» **GOAL OF THE EXERCISE**
Counting the line with "scientific name: Cryptoprocta ferox" as the last one, copy out the lines of the data exactly from the first onward.

» **EXCERPTED DATA**
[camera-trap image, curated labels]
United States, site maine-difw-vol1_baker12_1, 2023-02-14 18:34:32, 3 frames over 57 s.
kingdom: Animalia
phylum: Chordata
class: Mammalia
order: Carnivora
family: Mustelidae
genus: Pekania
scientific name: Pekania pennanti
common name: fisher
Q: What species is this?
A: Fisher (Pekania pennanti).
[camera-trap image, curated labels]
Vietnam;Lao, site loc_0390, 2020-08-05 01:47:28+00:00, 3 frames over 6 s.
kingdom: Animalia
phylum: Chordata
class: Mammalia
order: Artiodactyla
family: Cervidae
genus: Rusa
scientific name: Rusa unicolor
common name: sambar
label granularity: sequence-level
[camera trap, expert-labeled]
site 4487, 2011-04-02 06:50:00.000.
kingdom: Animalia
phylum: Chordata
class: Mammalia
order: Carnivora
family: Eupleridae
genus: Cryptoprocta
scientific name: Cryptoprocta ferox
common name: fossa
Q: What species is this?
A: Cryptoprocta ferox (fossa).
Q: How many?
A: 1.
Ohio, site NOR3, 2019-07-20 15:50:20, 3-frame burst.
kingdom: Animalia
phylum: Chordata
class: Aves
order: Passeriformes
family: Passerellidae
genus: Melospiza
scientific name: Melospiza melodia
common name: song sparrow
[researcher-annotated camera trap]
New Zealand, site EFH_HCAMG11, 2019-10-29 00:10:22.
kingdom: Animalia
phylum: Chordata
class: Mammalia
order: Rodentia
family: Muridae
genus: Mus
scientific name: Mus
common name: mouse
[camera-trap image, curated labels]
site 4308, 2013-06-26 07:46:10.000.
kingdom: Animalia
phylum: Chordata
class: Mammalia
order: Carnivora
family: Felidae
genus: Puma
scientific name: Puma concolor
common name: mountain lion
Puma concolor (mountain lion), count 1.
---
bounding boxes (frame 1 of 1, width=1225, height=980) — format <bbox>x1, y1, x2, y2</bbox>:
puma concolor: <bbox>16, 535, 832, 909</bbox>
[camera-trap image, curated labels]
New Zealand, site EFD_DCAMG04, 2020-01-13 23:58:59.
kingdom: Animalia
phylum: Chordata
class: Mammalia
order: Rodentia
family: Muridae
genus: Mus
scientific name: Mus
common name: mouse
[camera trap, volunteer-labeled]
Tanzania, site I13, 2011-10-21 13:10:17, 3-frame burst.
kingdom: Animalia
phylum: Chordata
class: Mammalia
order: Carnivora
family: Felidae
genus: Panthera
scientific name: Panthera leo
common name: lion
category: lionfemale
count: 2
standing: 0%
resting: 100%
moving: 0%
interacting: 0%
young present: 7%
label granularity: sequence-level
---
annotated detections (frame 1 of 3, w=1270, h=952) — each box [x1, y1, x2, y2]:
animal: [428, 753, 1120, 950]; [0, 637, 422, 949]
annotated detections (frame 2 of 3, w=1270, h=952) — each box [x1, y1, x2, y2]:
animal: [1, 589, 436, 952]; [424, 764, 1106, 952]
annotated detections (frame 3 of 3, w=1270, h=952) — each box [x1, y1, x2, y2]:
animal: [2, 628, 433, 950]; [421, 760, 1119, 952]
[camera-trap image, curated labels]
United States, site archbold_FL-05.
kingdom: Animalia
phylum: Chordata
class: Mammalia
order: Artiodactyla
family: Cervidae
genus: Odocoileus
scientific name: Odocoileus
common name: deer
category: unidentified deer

» **EXERCISE OUTPUT**
[camera-trap image, curated labels]
United States, site maine-difw-vol1_baker12_1, 2023-02-14 18:34:32, 3 frames over 57 s.
kingdom: Animalia
phylum: Chordata
class: Mammalia
order: Carnivora
family: Mustelidae
genus: Pekania
scientific name: Pekania pennanti
common name: fisher
Q: What species is this?
A: Fisher (Pekania pennanti).
[camera-trap image, curated labels]
Vietnam;Lao, site loc_0390, 2020-08-05 01:47:28+00:00, 3 frames over 6 s.
kingdom: Animalia
phylum: Chordata
class: Mammalia
order: Artiodactyla
family: Cervidae
genus: Rusa
scientific name: Rusa unicolor
common name: sambar
label granularity: sequence-level
[camera trap, expert-labeled]
site 4487, 2011-04-02 06:50:00.000.
kingdom: Animalia
phylum: Chordata
class: Mammalia
order: Carnivora
family: Eupleridae
genus: Cryptoprocta
scientific name: Cryptoprocta ferox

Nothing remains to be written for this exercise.